Les valeurs : il faut assumer notre militantisme, on n'est pas une école neutre (entraide, mixité, ne sont pas neutres). D'où l'ambition des valeurs freinet. Pas de principes tout terrain: une réflexion au cas par cas.

 

Féminisation : ancienne? (depuis déjà une vingtaine d'années) Dépolitisation des enseignants (comme de la société en général): quel parcours avant l'IUFM pour être si peut engagé?

 

La féminisation s'accélère: 85% des nouvelles recrues, où est la figure symbolique masculine pour les enfants? Pour les petits garçons, pas de projection, de modèle possible...

Politisation: On pourrait demander une attestation de « colonie de vacances » une année scolaire équivaut au nombre d'heures de vie commune avec les enfants lors de 2 mois de colonies de vacances.

 

Autorité:

Une représentation souvent faussée de l'autorité (interdire/obéïr ) l'autoritéc'est aussi « autoriser ».

Les élèves qui ont des représentations archaïques de l'autorité sont très surpris de nos réactions. Avoir toujours un décodeur sociologique: se questionner sur le sens que nos actions ont sur nos élèves.

Sylvain Grandserre s'est dit décomplexé sur l'idée de l'autorité traditionnelle (pas aller trop vite en démarrage en Pédagogie Freinet) sinon on risque de tout abandonner « ne vous lâchez pas des mains avant que les pieds touchent par terre » disait Célestin Freinet...

Notre rôle est de freiner les débutants qui ne doivent pas aller trop vite, au risque de se mettre en danger.

 

Désobéisseurs: un carotte du MEN sont les « primes », mais il fonctionne aussi avec un bâton:attaque au portefeuille.

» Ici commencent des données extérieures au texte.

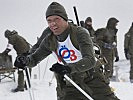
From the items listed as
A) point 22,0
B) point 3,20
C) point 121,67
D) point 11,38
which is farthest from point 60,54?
point 22,0

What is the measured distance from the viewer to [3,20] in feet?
54.2

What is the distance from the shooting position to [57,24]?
2721mm

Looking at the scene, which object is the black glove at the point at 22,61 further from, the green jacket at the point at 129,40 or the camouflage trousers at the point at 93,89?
the green jacket at the point at 129,40

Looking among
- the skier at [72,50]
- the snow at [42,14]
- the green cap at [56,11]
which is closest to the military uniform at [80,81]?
the skier at [72,50]

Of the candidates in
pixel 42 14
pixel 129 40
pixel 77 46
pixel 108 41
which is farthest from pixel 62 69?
pixel 42 14

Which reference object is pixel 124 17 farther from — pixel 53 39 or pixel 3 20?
pixel 53 39

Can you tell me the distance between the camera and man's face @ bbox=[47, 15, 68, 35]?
2719 mm

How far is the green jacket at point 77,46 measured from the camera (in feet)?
8.34

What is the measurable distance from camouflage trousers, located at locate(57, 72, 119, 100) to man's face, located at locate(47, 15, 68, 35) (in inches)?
16.7

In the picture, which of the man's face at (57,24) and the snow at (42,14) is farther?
the snow at (42,14)

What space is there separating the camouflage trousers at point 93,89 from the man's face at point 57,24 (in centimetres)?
42

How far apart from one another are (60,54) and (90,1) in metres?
18.5

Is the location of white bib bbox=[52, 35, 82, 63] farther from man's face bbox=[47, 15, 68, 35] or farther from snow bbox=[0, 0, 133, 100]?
snow bbox=[0, 0, 133, 100]

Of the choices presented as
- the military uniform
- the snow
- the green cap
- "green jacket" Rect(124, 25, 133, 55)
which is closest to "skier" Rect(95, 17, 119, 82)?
"green jacket" Rect(124, 25, 133, 55)
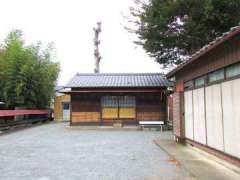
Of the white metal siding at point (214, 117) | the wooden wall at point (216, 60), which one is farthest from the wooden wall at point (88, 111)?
the white metal siding at point (214, 117)

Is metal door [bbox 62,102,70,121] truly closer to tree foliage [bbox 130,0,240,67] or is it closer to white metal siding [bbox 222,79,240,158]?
tree foliage [bbox 130,0,240,67]

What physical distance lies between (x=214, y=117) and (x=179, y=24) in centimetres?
854

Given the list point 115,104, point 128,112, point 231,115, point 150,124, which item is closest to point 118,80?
point 115,104

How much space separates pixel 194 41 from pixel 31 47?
12.0 meters

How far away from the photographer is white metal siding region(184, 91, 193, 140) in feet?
25.9

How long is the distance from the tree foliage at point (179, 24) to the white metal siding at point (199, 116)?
5.98 metres

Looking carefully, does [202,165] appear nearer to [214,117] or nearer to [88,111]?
[214,117]

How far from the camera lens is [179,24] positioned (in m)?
13.5

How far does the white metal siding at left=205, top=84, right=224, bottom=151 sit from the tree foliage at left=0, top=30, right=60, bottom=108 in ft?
45.4

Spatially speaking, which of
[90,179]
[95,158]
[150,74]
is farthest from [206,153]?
[150,74]

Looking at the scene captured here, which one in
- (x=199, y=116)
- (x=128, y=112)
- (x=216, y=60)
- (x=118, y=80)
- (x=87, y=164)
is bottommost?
(x=87, y=164)

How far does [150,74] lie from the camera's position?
18391mm

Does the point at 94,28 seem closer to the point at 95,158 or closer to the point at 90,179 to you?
the point at 95,158

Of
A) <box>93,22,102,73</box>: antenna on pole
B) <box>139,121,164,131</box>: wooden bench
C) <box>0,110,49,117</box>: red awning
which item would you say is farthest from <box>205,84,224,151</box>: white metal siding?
<box>93,22,102,73</box>: antenna on pole
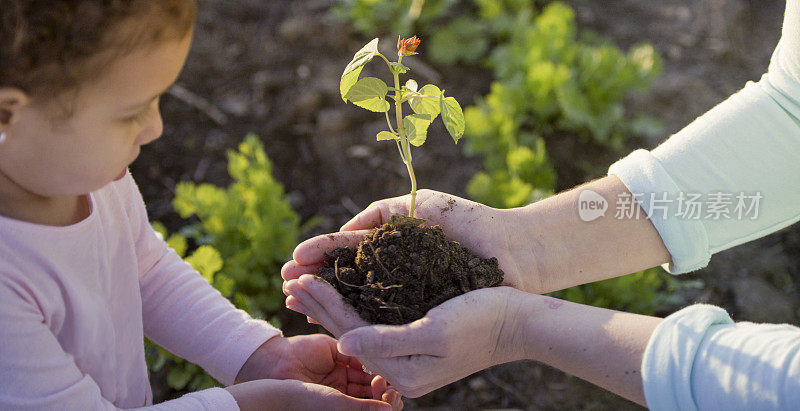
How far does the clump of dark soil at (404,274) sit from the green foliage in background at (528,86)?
3.32ft

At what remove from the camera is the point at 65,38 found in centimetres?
102

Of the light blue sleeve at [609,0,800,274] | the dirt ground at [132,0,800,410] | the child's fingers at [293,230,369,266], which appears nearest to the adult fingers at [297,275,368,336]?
the child's fingers at [293,230,369,266]

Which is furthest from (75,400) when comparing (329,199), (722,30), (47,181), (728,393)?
(722,30)

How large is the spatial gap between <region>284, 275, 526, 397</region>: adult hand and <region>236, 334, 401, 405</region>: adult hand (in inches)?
8.1

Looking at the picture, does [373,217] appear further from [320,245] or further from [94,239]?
[94,239]

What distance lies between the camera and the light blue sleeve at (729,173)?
5.45 feet

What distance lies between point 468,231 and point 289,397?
608 millimetres

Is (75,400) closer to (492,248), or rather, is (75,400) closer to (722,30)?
(492,248)

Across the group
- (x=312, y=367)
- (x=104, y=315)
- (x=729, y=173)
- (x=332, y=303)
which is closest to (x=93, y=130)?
(x=104, y=315)

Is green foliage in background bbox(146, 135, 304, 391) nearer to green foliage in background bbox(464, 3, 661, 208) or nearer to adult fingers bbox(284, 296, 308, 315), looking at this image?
adult fingers bbox(284, 296, 308, 315)

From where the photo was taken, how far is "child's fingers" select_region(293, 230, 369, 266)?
5.22ft

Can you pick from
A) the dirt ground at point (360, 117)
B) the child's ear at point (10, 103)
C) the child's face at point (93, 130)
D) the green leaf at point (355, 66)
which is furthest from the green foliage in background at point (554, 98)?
the child's ear at point (10, 103)

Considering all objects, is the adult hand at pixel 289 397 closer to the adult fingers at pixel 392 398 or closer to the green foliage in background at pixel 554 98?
the adult fingers at pixel 392 398

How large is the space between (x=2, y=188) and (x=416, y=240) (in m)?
0.84
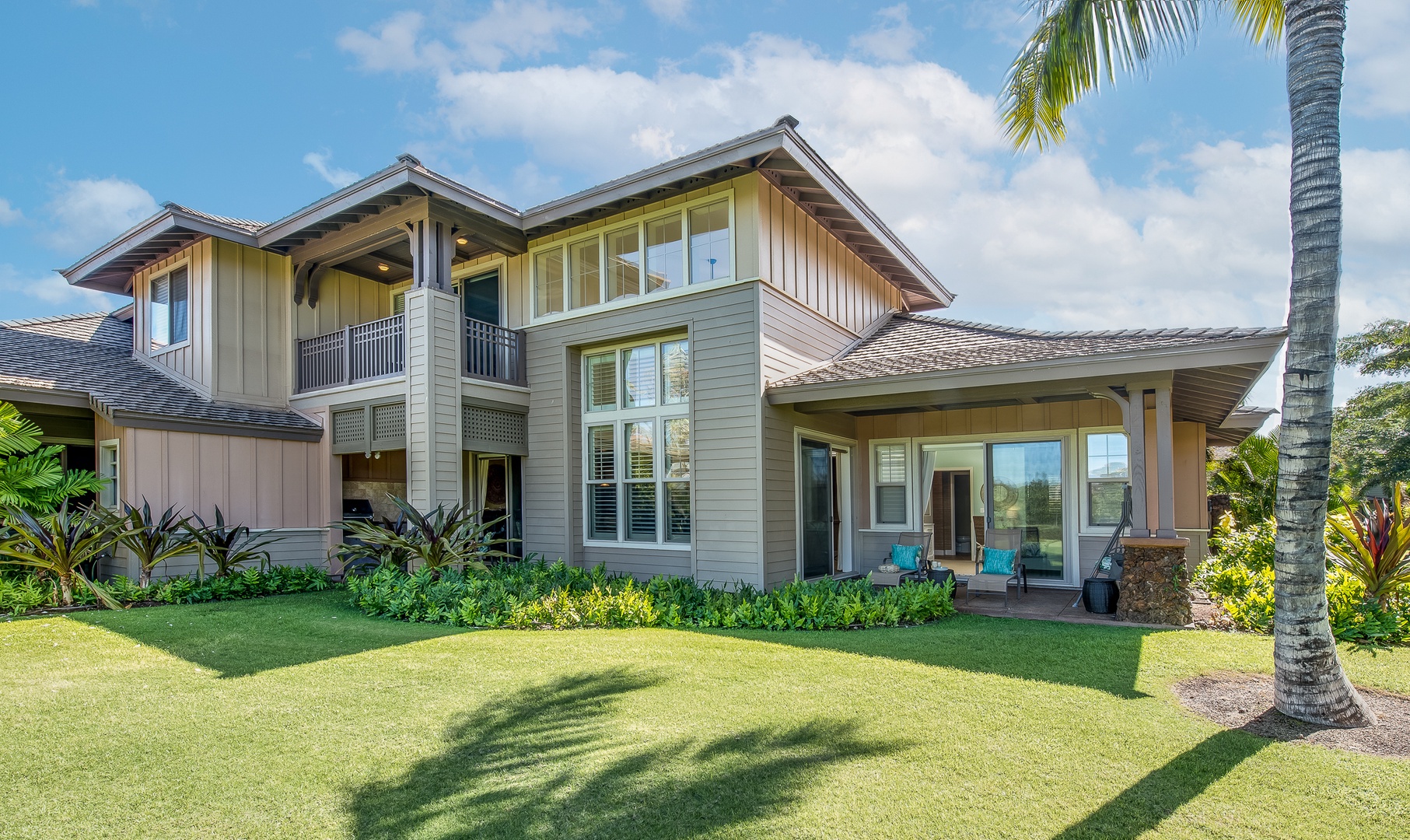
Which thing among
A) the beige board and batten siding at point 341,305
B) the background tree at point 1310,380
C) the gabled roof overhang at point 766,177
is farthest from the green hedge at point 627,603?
the beige board and batten siding at point 341,305

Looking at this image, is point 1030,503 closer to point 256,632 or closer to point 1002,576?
point 1002,576

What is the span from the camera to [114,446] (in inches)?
416

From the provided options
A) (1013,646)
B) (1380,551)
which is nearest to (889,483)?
(1013,646)

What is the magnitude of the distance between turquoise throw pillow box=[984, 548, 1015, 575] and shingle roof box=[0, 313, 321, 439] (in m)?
10.2

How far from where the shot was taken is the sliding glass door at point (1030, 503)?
1045cm

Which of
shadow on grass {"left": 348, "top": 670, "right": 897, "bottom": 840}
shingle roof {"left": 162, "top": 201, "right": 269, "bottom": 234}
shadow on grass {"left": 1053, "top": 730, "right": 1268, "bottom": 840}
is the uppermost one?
shingle roof {"left": 162, "top": 201, "right": 269, "bottom": 234}

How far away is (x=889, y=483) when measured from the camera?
38.3ft

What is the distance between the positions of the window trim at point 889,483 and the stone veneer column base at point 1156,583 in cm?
385

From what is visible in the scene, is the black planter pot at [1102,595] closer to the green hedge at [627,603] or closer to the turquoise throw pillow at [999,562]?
Answer: the turquoise throw pillow at [999,562]

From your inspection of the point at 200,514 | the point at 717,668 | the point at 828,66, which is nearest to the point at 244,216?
the point at 200,514

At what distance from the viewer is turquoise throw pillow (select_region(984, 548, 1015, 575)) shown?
364 inches

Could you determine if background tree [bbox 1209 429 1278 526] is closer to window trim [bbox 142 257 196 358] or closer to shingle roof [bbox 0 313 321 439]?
shingle roof [bbox 0 313 321 439]

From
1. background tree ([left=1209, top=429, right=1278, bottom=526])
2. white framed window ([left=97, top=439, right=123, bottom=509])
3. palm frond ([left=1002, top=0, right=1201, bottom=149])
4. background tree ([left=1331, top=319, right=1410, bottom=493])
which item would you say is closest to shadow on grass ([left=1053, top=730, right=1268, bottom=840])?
palm frond ([left=1002, top=0, right=1201, bottom=149])

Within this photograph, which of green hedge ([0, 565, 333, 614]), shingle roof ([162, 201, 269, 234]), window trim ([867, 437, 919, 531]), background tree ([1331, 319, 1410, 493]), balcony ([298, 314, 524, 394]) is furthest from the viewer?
background tree ([1331, 319, 1410, 493])
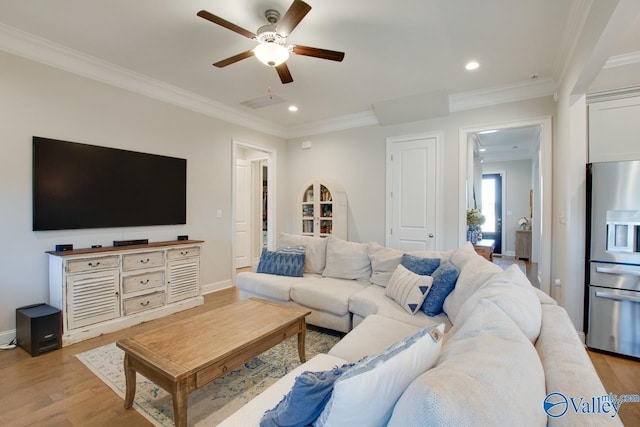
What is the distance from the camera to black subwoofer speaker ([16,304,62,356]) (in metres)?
2.50

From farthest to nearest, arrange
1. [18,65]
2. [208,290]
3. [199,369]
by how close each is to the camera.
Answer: [208,290] → [18,65] → [199,369]

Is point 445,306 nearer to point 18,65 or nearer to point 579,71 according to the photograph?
point 579,71

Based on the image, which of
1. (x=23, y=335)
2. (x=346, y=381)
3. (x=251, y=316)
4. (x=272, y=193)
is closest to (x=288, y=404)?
(x=346, y=381)

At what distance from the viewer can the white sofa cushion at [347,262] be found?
330cm

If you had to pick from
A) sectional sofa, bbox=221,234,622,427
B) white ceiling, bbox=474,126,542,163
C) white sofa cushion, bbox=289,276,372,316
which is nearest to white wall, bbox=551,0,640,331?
sectional sofa, bbox=221,234,622,427

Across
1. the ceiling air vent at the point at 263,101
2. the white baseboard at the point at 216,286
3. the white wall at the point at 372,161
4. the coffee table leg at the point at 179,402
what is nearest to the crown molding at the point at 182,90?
the white wall at the point at 372,161

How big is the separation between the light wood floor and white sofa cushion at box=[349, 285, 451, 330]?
1261 mm

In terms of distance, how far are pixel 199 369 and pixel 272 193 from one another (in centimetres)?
416

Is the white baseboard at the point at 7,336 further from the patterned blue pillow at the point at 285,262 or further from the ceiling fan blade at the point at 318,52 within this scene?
the ceiling fan blade at the point at 318,52

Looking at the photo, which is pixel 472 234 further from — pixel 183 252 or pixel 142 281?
pixel 142 281

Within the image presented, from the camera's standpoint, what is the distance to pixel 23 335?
8.47 ft

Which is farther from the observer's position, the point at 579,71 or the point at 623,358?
the point at 623,358

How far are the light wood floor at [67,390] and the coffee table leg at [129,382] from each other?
51 mm

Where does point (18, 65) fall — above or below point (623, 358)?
above
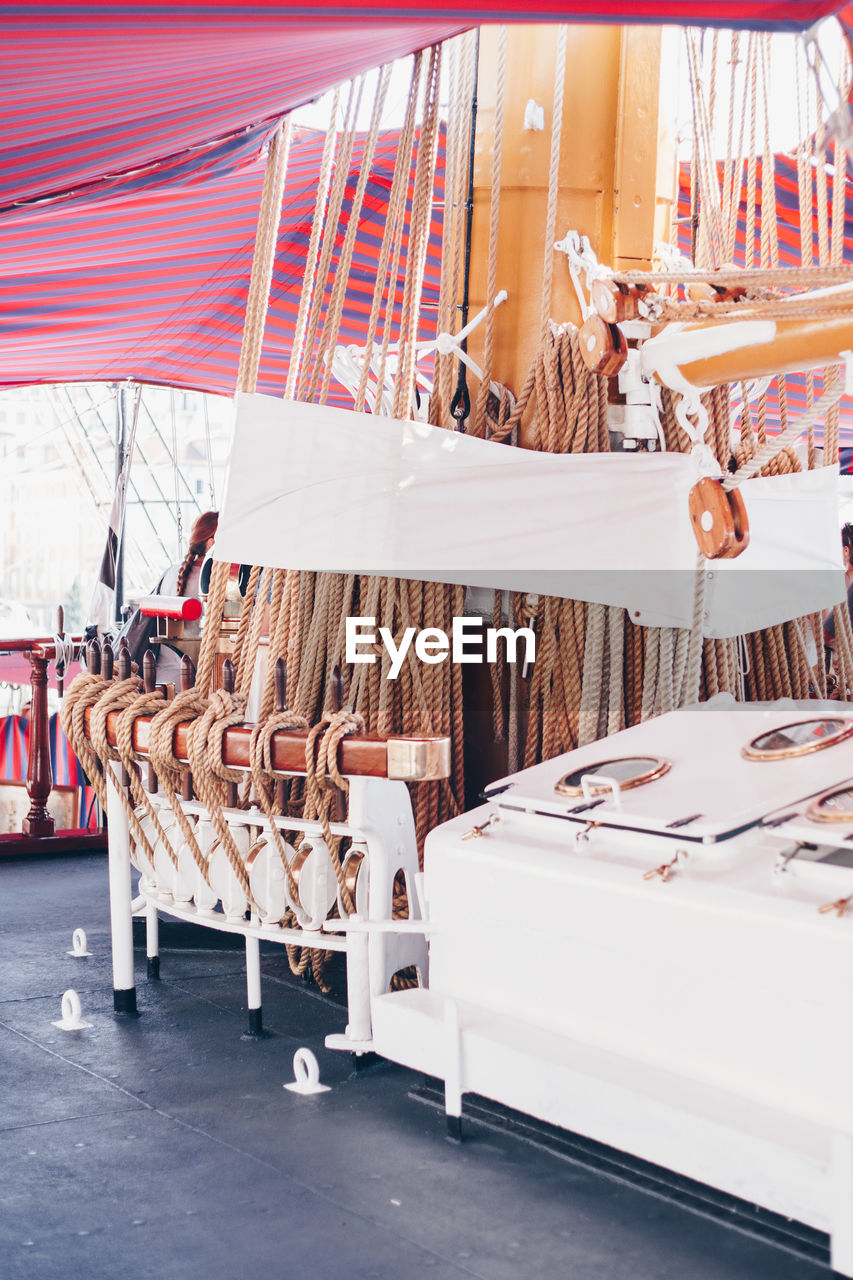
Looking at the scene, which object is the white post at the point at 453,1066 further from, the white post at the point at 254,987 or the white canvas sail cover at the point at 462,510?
the white canvas sail cover at the point at 462,510

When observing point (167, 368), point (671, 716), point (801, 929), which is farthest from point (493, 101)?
Result: point (167, 368)

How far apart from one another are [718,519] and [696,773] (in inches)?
15.8

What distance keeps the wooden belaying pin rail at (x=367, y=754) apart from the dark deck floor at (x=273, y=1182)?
1.94ft

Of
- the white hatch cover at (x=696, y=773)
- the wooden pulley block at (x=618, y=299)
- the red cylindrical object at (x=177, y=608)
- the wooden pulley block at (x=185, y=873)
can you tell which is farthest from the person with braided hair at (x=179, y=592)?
the wooden pulley block at (x=618, y=299)

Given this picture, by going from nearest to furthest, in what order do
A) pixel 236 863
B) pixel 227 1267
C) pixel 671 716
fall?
pixel 227 1267 < pixel 671 716 < pixel 236 863

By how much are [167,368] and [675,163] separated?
15.2ft

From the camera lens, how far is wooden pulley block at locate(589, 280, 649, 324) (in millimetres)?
2127

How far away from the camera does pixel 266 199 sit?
3.07 m

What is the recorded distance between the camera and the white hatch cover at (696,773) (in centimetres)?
188

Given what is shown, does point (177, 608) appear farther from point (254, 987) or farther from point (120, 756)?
point (254, 987)

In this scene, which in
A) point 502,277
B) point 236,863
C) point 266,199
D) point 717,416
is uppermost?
point 266,199

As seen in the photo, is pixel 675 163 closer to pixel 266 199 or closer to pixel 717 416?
pixel 717 416

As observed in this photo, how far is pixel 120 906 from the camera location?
288cm
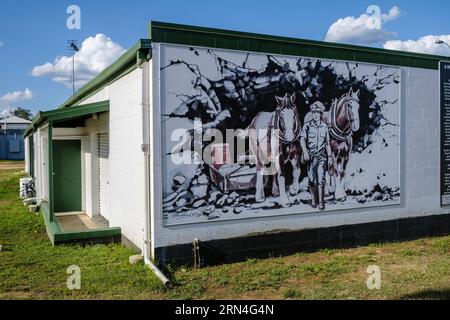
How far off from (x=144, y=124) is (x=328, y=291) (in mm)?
3716

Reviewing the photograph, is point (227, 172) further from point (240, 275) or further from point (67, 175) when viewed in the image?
point (67, 175)

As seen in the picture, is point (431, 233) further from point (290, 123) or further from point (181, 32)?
point (181, 32)

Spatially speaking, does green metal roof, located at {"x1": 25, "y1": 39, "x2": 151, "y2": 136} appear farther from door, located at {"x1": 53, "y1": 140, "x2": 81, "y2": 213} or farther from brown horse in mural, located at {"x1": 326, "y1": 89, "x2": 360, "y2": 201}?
brown horse in mural, located at {"x1": 326, "y1": 89, "x2": 360, "y2": 201}

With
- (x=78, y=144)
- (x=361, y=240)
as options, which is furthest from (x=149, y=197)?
(x=78, y=144)

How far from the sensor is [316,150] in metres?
8.66

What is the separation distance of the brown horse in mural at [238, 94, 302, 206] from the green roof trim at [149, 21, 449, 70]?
917 millimetres

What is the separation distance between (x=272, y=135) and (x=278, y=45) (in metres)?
1.59

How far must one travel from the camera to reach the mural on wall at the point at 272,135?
24.4ft

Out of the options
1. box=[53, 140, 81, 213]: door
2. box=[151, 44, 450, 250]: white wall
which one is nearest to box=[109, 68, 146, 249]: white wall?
box=[151, 44, 450, 250]: white wall

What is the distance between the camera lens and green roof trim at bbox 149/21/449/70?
7.30 metres

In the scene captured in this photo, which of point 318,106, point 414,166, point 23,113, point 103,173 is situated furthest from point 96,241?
point 23,113

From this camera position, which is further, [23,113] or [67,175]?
[23,113]

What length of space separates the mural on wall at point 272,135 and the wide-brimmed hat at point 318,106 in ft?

Cf: Alain Refalo : 2 jours de salaires de moins par semaine parce qu'il prend toute sa classe au lieu de quelques-uns.

Sylvain Grandserre: pour son refus de faire passer les évaluations CM2: 4 jours de salaire en moins (en plus de la prime en moins).

 

Le but du Ministère: qu'il n'y ait plus de carte scolaire, plus de salaire au mérite (à l'obéissance), l'idée dissimulée là-dessous est d'avoir un système pour pouvoir choisir l'école de son enfant, mais cela risque d'être l'inverse: ce sera l'école qui choisira ses élèves... D'où la formation de ghettos..

cf. livre: Main basse sur l'école publique.